REQUIREMENT 1: Decide whether each statement below agrees with the essay on talking versus acting. For each, answer yes or no and quote the words of the essay that settle it: (a) The essay holds that actions can describe precisely what we feel. (b) The essay calls speech the most potent medium of expression. (c) The essay states that in this world people do not take words seriously.
REQUIREMENT 2: Write the next part of the essay on talking versus acting, picking up after its final sentence.
SELECTED EXTRACT below:
Vayetze: Talking the Talk and Walking the Walk

Submitted by on November 27, 2011 – 4:40 amNo Comment | 2,999 views

Is Talking Enough?

We live in a world of action. If you want something to be real, you can’t just talk about it, you have to do something about it. Talking about love is not enough. Even if you truly love your words aren’t real until you do something to show it. You can vent your anger all day long, but no one will take you seriously until you act on it. It is only when you do something about your feelings that people take you seriously.

When you think about it the opposite should be true. Speech is the most potent medium of expression because it allows us to describe precisely what feel. When you talk the listener knows precisely who is talking and what you are trying to convey. The listener realizes that he or she is being made privy to a highly personal and private matter.

By contrast, actions are entirely impersonal. They have no descriptive powers and cannot convey what we feel or how. You can bring flowers or a gift, but no one can know if you’re driven by love or an ulterior motive. You can build a monument or write a novel, but once the action is complete no one will know who built or wrote it. Even if they know you built it they might easily remain clueless about what you hoped to convey. By rights, words should be valued more than action.

Yet in this world people don’t take words seriously. If you want to make your feelings real, you have to express them through action. Action cannot express a feeling, but it can capture it. In our world, it is more important to capture a feeling in tangible terms than to express it in verbal terms. Verbiage is nice, but cheap. Action is what we value here.
End of SELECTED EXTRACT.
RAW DATA below:
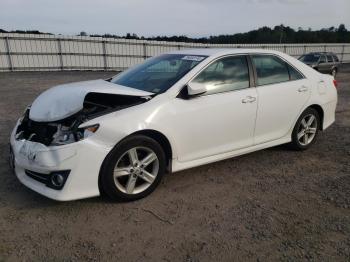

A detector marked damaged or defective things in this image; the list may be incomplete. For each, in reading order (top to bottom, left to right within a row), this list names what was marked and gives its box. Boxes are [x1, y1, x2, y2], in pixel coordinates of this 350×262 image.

broken headlight assembly [50, 123, 98, 145]
damaged front end [15, 91, 151, 145]
crumpled hood [28, 79, 152, 122]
End of RAW DATA.
ANSWER SPACE 1:
(a) No: "They have no descriptive powers and cannot convey what we feel or how."
(b) Yes: "Speech is the most potent medium of expression"
(c) Yes: "Yet in this world people don’t take words seriously."

ANSWER SPACE 2:
This is odd because my beloved can learn far more about me by listening to me than by accepting my gifts. Yet, ours is a tactile world where emphasis is placed more on what we can do than on what we can say. We want people to give us their things far more than we want them to give us their words.

Creation in Word and Deed

When G-d created the world He used both speech and deed. G-d spoke and the world came into being. G-d said let there be light and there was light. On the other hand, the Torah also tells us that G-d made such things as the firmament and the great luminaries.

It is not that G-d spoke certain things into being and made others through action. Everything that G-d made was created first by utterance and a second time though action. This is implied by the verse “G-d saw all that He had done and it was very good” and the verse “These are the chronology of the earth and the skies that G-d created on the day that G-d, the Almighty G-d made the earth and the sky. First G-d created the earth and sky through speech and then He remade them with an action.

The difference between speech and action is that the speaker is always revealed, but the actor’s hand can be concealed from the things he or she acts upon. Had G-d only spoken the world into existence He would have been visible in the world He created. In other words, we would have seen G-d’s presence veritably in our lives.  As it is, G-d created our world through deed and thus concealed His hand. It is possible to live our lives in a world G-d made without once noticing His hand or presence.

Though our world does not freely divulge the secret of its creator there are pursuits such as prayer and meditation that make us more aware of His presence. When we meditate on G-d and apply ourselves carefully to understanding His ways we become aware of His hand in our daily lives. When we pray to G-d regularly we become attuned to G-d’s providence in our personal affairs.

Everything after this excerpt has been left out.